Seletividade alimentar, rituais alimentares, anorexia, afinal que nome dar ao fato de que meu filho não come? As queixas em torno de distúrbios do apetite na infância, representadas pelas mães como "meu filho não come", tornam-se cada vez mais frequentes em consultórios de pediatras e nutricionistas. Mas como avaliar se esta criança está realmente sofrendo de alguma patologia ou se faz parte da inapetência natural que a criança, muitas vezes, pode apresentar em determinadas fases da infância, é um desafio para pais e profissionais.
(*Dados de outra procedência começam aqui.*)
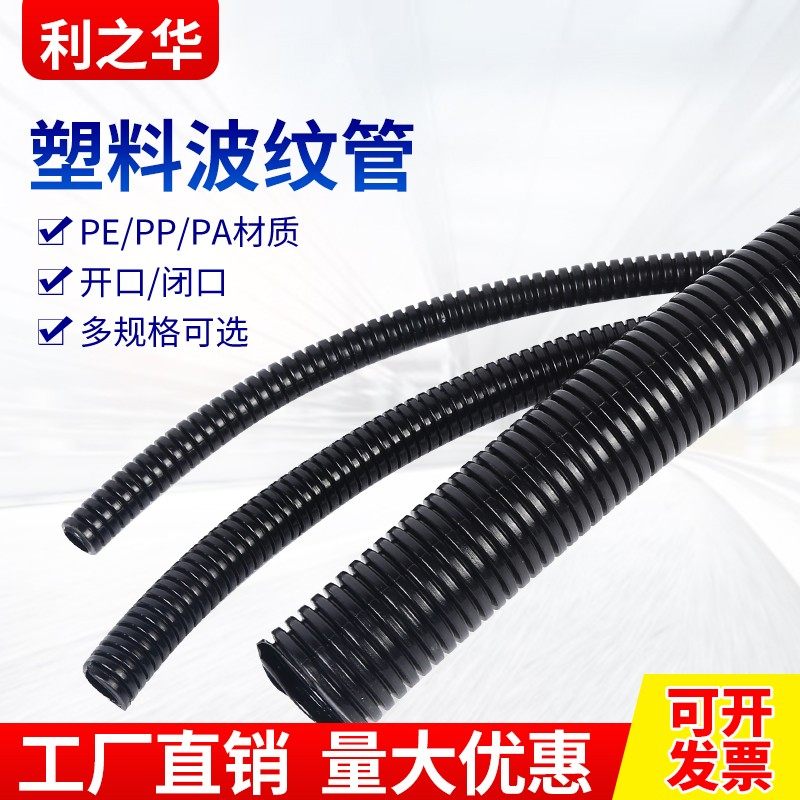 塑料波纹管PA尼龙PP防水阻燃螺纹管穿线软管PE电线电缆保护套线管,工业油品/胶粘/化学/实验室用品,马弗炉/电阻炉/实验炉,淘宝优惠券,粉丝福利购,淘宝优惠卷
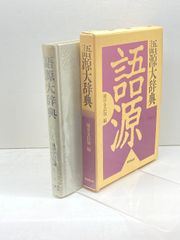 食卓の賢人たち〈1、2巻セット〉 (西洋古典叢書) 京都大学学術出版会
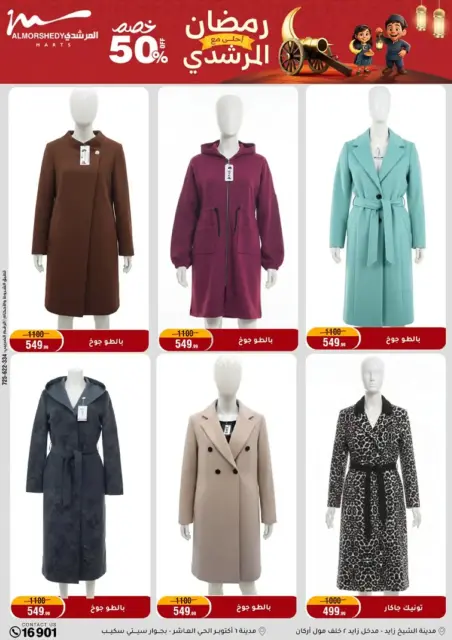 Ofertas de Al Morshedy Egipto de 25 febrero a 3 marzo 2026 Ofertas de Ramadán - Página 61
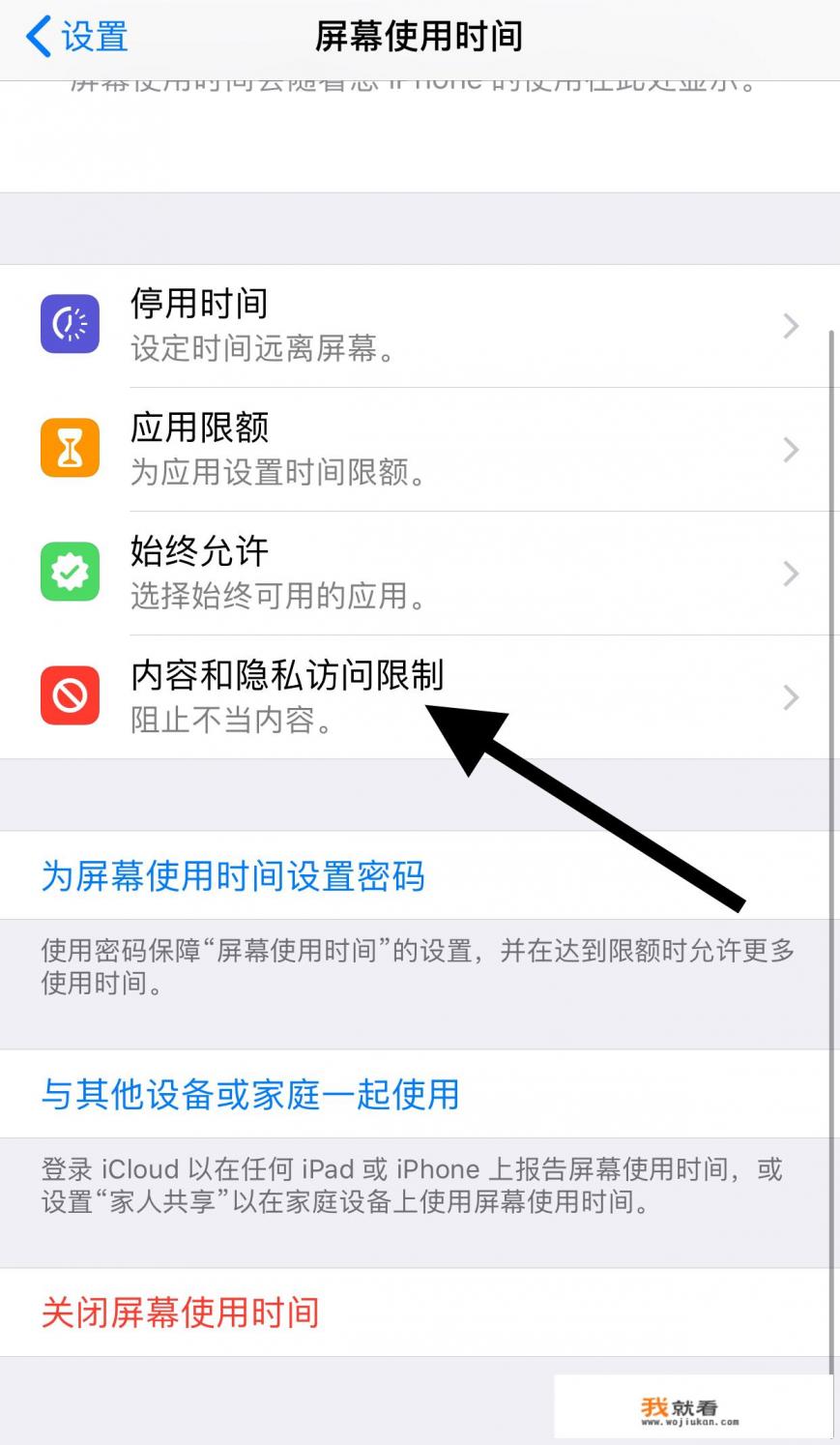 app禁止下载免费软件怎么办？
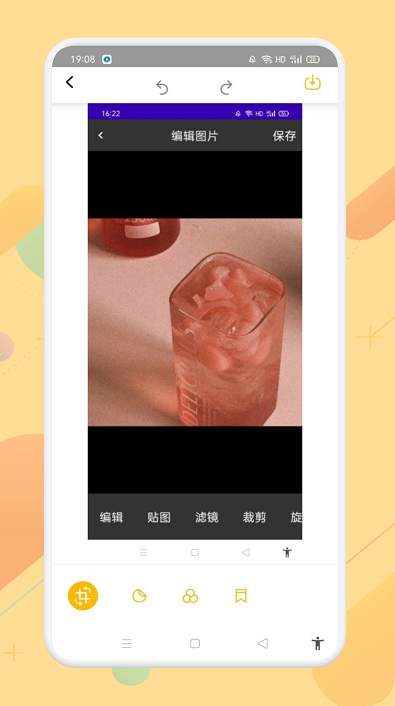羞萌达人相机截图2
Para compreender o processo de recusa alimentar, rituais alimentares e mesmo anorexia infantil, inicialmente deve-se encaminhar o paciente para avaliação médica, para que se possa excluir as causas orgânicas ou patologias específicas. Um exemplo são as crianças portadoras de autismo, que, em sua maioria, apresentam comportamentos ritualistas em torno dos alimentos. Somente após a exclusão de uma patologia orgânica é que o nutricionista pode iniciar a intervenção.
O nutricionista deve adotar uma conduta nutricional para prevenção e tratamento que nestes casos baseia-se nos princípios da preservação do apetite, ensinar aos pais a não exibir reações como desespero, uso da força, insistência e imposição dos alimentos, o que pode agravar muito a recusa alimentar.
De forma geral, a orientação aos pais deve ser sobre:
Respeitar o momento em que a criança apresenta preferências e aversões
Oferecer pequenas quantidades de alimento até para encorajar a criança a comer
Não forçar, ou usar ameaças ou punições para obrigar a criança comer, assim como não oferecer recompensas
Não utilizar 'maneiras "bonitinhas", o famoso "aviãozinho ou trenzinho"
Não irritar-se ou descontrolar-se no momento da recusa
Estabelecer o tempo de duração e os horários das refeições
Apresentar os pratos de maneira agradável
Durante a refeição, o ambiente deve ser agradável, na ausência de ruídos
Respeitar as oscilações passageiras do apetite
Participação da criança durante preparo dos alimentos e na montagem do seu prato
Para as crianças que ingerem grandes quantidades de leite, deve-se diminuir o volume é fundamental
Não disfarçar os alimentos
Qual o profissional indicado para tratar estes pacientes?
O nutricionista deve ser especializado em comportamento alimentar, saber usar técnicas de terapia cognitivo comportamental, focando sempre no relacionamento da mãe e filho.
Nutricionista Rita Cherutti, especialista em psicologia e comportamento alimentar, mestranda em saúde da criança e do adolescente pela Universidade Federal do Rio Grande do Sul
Recado da Rita:
Gostaria de divulgar o workshop que irei ministrar em dezembro nos dias 9 e 10, sendo no dia 9/12 para pais e dia 10/12 para profissionais
O tema será SOS: meu filho não come. Confira aqui mais informações.








A alimentação do meu filho sempre me preocupou bastante, no início confesso que ficava muito irritada quando ele não comia, e logo mais vinha me pedir bolachas ou leite. Hoje eu deixo a refeição mais a vontade, e durante o almoço vamos conversando sobre o que ele fez na escola pela manhã, e tem dado certo, tem "raspado o prato", e também coloquei horários para o lanche da tarde, mesmo se ele não comeu nada no almoço. Mas o que impressiona é essa variação de gosto pelos alimentos, ontem ele não gostava de feijão, hoje ele repetiu a porção. O importante é ter muita calma nessa hora! Abraço meninas.. adoro o Blog!! Parabéns!!
Meu filho tbém tem variaçoes de preferencias. Um dia não aceita e no outro sim.
Uma coisa que eu fiz e ajudou pra ele jantar melhor, foi tirar a mamadeira da tarde. Troquei por um copo de iogurte ou suco. Agora são duas mamadeiras, vai ser dificil tirar a da noite.